◆ **Data**:
+-------+

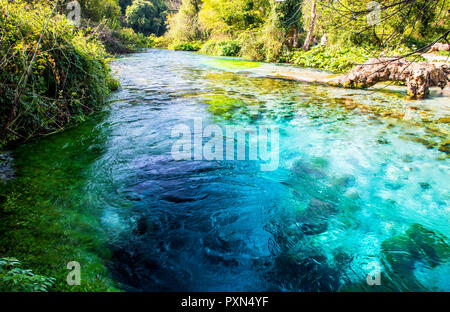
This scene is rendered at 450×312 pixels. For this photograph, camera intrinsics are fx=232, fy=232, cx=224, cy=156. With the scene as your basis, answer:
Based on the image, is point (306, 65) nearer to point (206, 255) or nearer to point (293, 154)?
point (293, 154)

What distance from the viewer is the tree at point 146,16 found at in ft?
151

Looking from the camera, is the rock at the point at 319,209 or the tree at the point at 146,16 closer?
the rock at the point at 319,209

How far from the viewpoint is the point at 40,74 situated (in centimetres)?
442

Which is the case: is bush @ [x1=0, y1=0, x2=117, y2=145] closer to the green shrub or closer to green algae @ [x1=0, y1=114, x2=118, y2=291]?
green algae @ [x1=0, y1=114, x2=118, y2=291]

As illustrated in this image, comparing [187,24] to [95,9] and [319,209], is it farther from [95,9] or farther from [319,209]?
[319,209]

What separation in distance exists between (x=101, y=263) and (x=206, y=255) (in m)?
0.96

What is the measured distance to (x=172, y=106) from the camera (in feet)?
23.8

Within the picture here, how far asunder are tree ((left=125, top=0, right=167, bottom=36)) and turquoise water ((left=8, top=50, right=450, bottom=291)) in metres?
50.4

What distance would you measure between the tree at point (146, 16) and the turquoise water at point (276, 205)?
5037 centimetres

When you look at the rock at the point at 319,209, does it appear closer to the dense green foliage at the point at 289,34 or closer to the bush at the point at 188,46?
the dense green foliage at the point at 289,34

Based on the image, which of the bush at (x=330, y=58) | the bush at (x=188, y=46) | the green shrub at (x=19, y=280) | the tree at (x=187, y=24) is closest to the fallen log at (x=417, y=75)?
the bush at (x=330, y=58)

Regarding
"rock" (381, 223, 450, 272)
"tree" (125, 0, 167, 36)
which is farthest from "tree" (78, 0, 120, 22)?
"rock" (381, 223, 450, 272)

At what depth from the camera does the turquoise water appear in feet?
7.18

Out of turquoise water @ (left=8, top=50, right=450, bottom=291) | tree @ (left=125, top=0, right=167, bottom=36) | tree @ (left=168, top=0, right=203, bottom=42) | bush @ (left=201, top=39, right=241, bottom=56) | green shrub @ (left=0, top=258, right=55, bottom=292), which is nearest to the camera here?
green shrub @ (left=0, top=258, right=55, bottom=292)
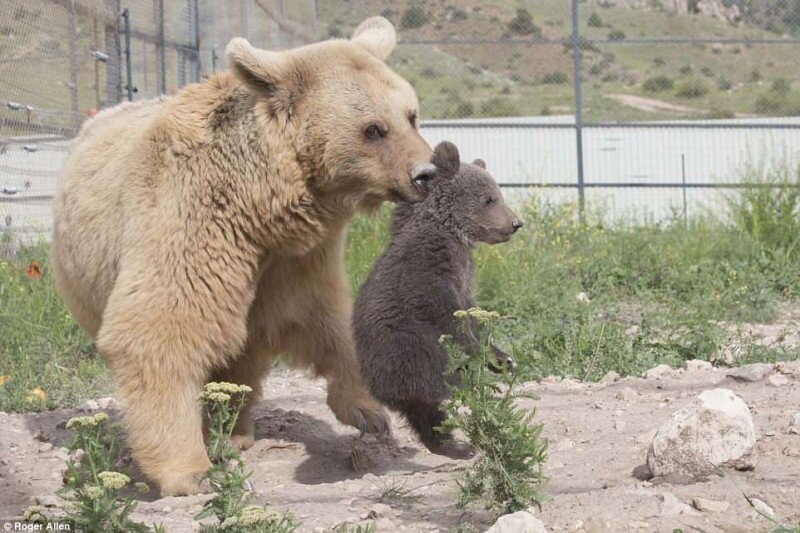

+-------+

◆ **Required work**:
Put everything from the start of the material down to and including the line that contains "Based on the image, is" into a Markdown table with the columns Row, holding a row number, and Line, holding the text of that line. Leave out blank lines and the pictures.

◆ **Response to the exercise**:
| Row | Line |
|---|---|
| 1 | This scene is rendered at 450×312 pixels. For this photograph, camera intrinsics are fx=232, fy=232, cx=224, cy=156. With the scene as your basis, answer: |
| 2 | Based on the image, is point (306, 65) nearer to point (206, 255) or nearer to point (293, 154)? |